▶ **Task to carry out**:
In the notes on Cloud Atlas below, update the passage that begins with the words "plural amanuenses, is" and ends with "who writes it?" by rewriting it with "personal secretary" changed to "private secretary".

▶ **Excerpt to read**:
Some more notes on Cloud Atlas

These were for the second day (having read through and including the first Timothy Cavendish section). They are a bit less complete than I would have liked, which reflects me running out of time.

finish up list of themes from last time

  • the human and its passing
    • see page 3
      • cf Foucault and Crusoe
    • page 6: assumptions about the human
    • 10: the question of civilization
      • it seems eternal, but it will not last
      • it is historical
      • and, it seems for Mitchell, cyclical
    • all forms of government bad (this is Nietzschean)
      • 61
      • all exploit
      • all are human constructions and shall pass
      • Foucault takes this from Nietzsche
      • both are antidotes to Hegel
      • see 62: Zarathustra
    • 76: times change and empires fall
    • 81: hankering for immortality
      • through authorship
      • will it work?
      • we will see something of it in the 1970s section
  • chance
    • especially the references in the second part to croupiers, but also the fact of the way that Ewing and Autua meet, etc
    • chance stands opposed to necessity
    • necessity is a property of the eternal as opposed to the historical, but the two become confused
    • what is historical is, in theories contrary to the Hegelian, what is accidental
    • not that it happened on accident, but that what happens could have happened otherwise or could have not happened at all
  • textuality
    • amanuensis (see page 45)

plural amanuenses, is a person employed to write or type what another dictates or to copy what has been written by another, and also refers to a person who signs a document on behalf of another under their authority. The term derives from a Latin expression made up of a suffix, -ensis, “belonging to”, and prefix, manu-, “hand”.

 

The word originated in ancient Rome, for a slave at his master’s personal service “within hand reach”, performing any command; later it was specifically applied to an intimately trusted servant (often a freedman) acting as a personal secretary.

    • the issue here connects slavery to textuality as well as to the undecidable nature of the text
      • who writes it?

Spatial questions tied to pictures
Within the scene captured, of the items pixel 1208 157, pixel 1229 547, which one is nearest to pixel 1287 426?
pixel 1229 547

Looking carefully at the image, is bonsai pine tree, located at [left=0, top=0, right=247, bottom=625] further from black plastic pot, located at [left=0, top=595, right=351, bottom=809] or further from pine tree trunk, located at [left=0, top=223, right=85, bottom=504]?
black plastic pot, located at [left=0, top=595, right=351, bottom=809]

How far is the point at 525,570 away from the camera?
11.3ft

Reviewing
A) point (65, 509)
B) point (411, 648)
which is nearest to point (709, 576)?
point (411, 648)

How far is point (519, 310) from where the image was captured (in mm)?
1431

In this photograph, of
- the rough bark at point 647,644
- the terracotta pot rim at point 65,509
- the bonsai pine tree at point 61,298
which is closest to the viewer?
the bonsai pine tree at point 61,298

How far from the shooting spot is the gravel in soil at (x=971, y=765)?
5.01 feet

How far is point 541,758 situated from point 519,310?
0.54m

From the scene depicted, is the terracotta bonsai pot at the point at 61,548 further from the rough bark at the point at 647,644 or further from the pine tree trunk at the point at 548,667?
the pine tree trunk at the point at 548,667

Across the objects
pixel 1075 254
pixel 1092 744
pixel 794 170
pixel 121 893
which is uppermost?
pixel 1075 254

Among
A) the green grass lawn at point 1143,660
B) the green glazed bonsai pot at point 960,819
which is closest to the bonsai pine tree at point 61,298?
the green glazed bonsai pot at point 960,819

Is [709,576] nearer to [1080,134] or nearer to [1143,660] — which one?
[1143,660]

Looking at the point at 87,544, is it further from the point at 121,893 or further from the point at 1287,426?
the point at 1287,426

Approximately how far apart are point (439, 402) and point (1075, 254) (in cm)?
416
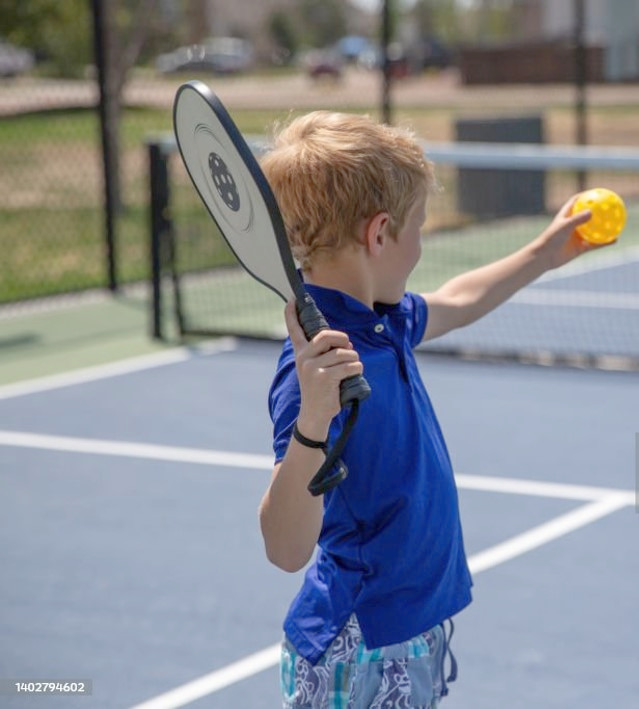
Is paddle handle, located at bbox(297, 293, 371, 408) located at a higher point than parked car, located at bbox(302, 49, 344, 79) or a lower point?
higher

▶ **Expected answer**:
plural amanuenses, is a person employed to write or type what another dictates or to copy what has been written by another, and also refers to a person who signs a document on behalf of another under their authority. The term derives from a Latin expression made up of a suffix, -ensis, “belonging to”, and prefix, manu-, “hand”.

 

The word originated in ancient Rome, for a slave at his master’s personal service “within hand reach”, performing any command; later it was specifically applied to an intimately trusted servant (often a freedman) acting as a private secretary.

    • the issue here connects slavery to textuality as well as to the undecidable nature of the text
      • who writes it?